- Rename py/agent_cli/ -> py/metadata_ops/ (module was never agent-related)
- Rename tests/agent_cli/ -> tests/metadata_ops/
- Remove 9 low-value/debug INFO log points across agent_handlers.py,
agent_service.py, llm_service.py, and metadata_ops/__init__.py
- Keep LLM raw response at DEBUG level for diagnostics
- Consolidate per-model progress + LLM result into single concise
log line with basename instead of full path
- Update package/class/method docstrings to clarify this is a
pipeline infrastructure, not a true agent loop
Introduce an agent skill framework for LLM-driven metadata enrichment:
- AgentCLI (py/agent_cli/): in-process wrappers around internal services
using standard relative imports, eliminating the need for sys.path hacks
- LLMService: centralized BYOK (bring-your-own-key) LLM client supporting
OpenAI, Ollama, and custom OpenAI-compatible endpoints
- PostProcessor: deterministic engine that applies LLM output via AgentCLI
(replaces old handler.py + _BASE_MODEL_ALIASES approach)
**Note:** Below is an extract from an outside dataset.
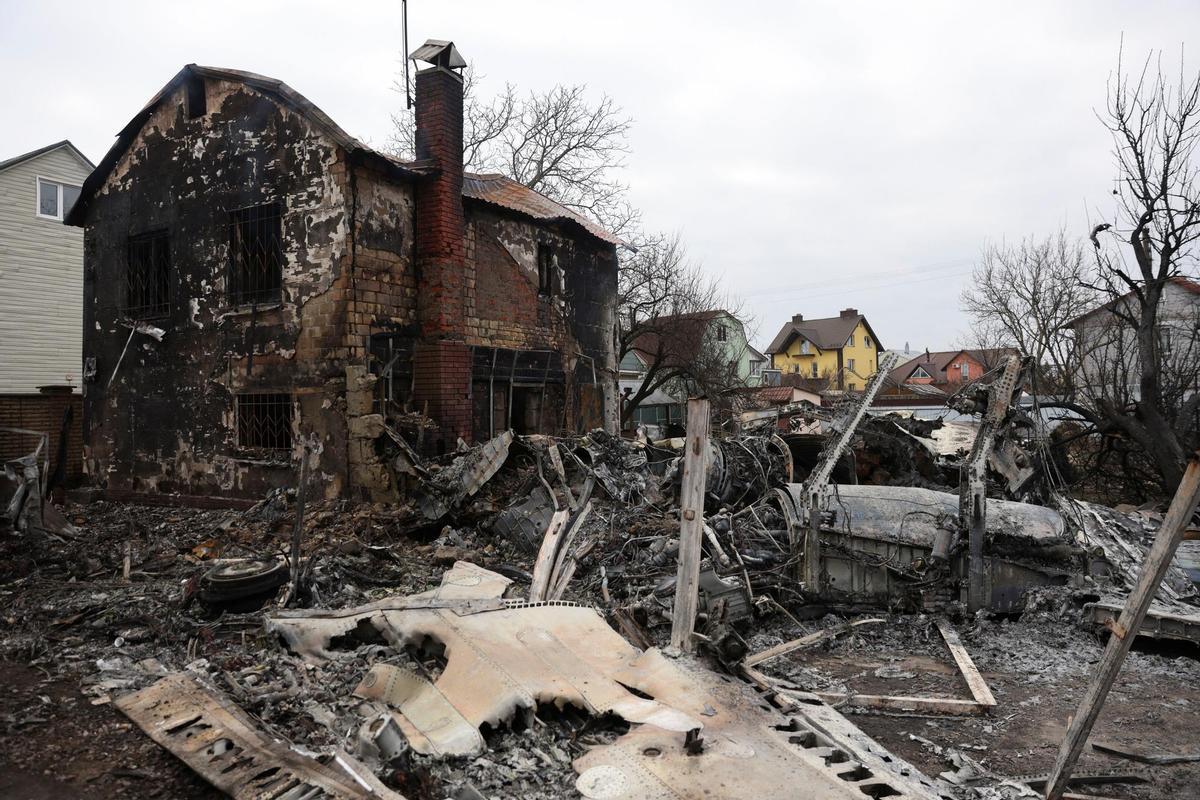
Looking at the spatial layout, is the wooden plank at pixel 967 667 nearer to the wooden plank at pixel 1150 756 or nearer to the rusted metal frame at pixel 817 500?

- SkillRegistry: filesystem-based skill discovery (skill.yaml + prompt.md)
- AgentService: orchestrates skill execution with WebSocket progress
- Frontend AgentManager: WebSocket listeners, skill execution, config UI
- Context menu entries (single + bulk) for "Enrich Metadata (Agent)"
- Settings UI for AI Provider configuration (BYOK)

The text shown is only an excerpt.